SANTA FE, NM – Multiple bills championed by the American Civil Liberties Union (ACLU) of New Mexico, partners, and elected leaders this legislative session that advance a more just and equal New Mexico were signed into law by Governor Michelle Lujan Grisham. The new laws will help make the state’s criminal legal system more just, protect New Mexicans’ fundamental rights to body autonomy, vastly improve ballot access, and curtail police officers’ use of force.
The Right to Vote
At a time when other states across the country are working to undermine democracy, New Mexico has become a nationwide leader in voter rights with the passage of the Voting Rights Act (House Bill 4). The new law is a giant step toward a more equitable and fair voting system, eliminating many of the barriers that have historically served to disenfranchise rural, Indigenous, and formerly incarcerated voters.
Probation and Parole Reform
Legislation addressing parole will end many of New Mexico’s counterproductive and wasteful policies that keep people incarcerated when they have shown that they can safely reenter our communities.
Children are uniquely capable of redemption. With the signing of No Life without Parole for Juveniles Juvenile (Senate Bill 64), New Mexico joins 25 states, Washington D.C., and every other country in the world in banning life without parole as a sentencing option for children. The law also creates developmentally meaningful timing for parole eligibility for people already serving long adult sentences for crimes committed as children.
Geriatric Parole (SB 29) recognizes that it doesn’t make New Mexicans safer to incarcerate elderly and medically fragile prisoners who pose little public safety threat. The new law will make many of them eligible for parole.
Right to Body Autonomy
While many of the state’s neighbors are attacking fundamental and personal health decisions, New Mexico passed monumental protections for reproductive and gender-affirming health care.

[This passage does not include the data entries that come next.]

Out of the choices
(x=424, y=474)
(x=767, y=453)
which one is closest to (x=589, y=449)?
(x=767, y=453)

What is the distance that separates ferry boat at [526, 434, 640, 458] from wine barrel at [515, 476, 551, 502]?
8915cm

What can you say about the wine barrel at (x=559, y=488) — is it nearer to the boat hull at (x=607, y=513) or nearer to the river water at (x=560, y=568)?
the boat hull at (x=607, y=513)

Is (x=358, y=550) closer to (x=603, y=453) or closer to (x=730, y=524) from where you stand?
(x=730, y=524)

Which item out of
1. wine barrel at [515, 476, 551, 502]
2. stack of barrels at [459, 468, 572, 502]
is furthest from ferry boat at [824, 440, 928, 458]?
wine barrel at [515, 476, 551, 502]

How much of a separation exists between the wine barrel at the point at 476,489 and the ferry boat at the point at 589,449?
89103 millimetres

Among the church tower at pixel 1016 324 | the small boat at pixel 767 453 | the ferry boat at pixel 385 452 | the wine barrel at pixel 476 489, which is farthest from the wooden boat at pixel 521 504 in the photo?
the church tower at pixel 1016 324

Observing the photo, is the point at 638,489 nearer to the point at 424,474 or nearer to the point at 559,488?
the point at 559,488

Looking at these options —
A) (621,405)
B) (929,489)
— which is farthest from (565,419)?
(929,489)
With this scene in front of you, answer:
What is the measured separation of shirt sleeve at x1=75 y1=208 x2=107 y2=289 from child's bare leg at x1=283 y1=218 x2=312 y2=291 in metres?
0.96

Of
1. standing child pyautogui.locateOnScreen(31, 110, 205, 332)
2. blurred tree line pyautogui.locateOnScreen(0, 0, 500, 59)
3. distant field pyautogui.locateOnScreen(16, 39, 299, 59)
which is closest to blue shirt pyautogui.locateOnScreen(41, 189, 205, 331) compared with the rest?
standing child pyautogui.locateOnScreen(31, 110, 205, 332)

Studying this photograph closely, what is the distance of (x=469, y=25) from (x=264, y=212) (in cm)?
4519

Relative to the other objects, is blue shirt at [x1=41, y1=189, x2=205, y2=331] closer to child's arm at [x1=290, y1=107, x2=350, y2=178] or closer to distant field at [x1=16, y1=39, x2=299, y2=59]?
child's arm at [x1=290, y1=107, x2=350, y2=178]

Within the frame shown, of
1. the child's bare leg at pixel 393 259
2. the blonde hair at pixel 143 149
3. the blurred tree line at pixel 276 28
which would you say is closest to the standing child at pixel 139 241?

Reproductive Health Provider Protections (SB 13) ensures the freedom of individuals to make decisions about their own bodies and their futures with dignity and without undue political interference and dangerous overreach across state lines. Under the new law, New Mexico government cannot aid another state’s investigation into people’s reproductive or gender-affirming care, nor can the state allow patients to suffer professional discipline or adverse action by a professional licensing body.
The Reproductive and Gender-Affirming Health Care Freedom Act (HB 7) ensures that every New Mexican has the freedom and dignity to make their own decisions about reproductive health care and gender-affirming care in every corner of our state. The new law prohibits public bodies, including local municipalities, from denying, restricting, or discriminating against an individual’s right to use or refuse reproductive or gender-affirming care.
LGBTQ+ Rights
The Human Rights Act Modernization (HB 207) ensures that New Mexico will no longer allow tax-payer-funded discrimination by ensuring all public entities must adhere to the state’s Human Rights Act. It also updates and expands definitions of sex, gender, gender identity, and sexual orientation. The signing of this law and others puts New Mexico at the forefront of protecting LGBTQ people’s rights.
Court Fines and Fees and Debt-Based Driver’s License Suspension
No one should land in jail or lose their driver’s license because they cannot pay court fees, fines, and other costs. Two bills signed into law address these issues. Fee Elimination (HB 139) eliminates fees within the criminal legal system so people are not incarcerated simply because they cannot afford exorbitant fees. Driver’s License Suspension (SB 47) limits the suspension of driver’s licenses when people can’t afford a fine or fee.
Police Use of Force Standards
Every year, New Mexico has one of the highest—if not the highest—rates of killings by police in the country. After a more comprehensive bill addressing excessive police use of force died, the Law Enforcement Telecoms Act (SB 19) was passed and signed by the governor. The new law requires officers to intervene if another officer is using excessive force and is a good starting place to build solid police reforms.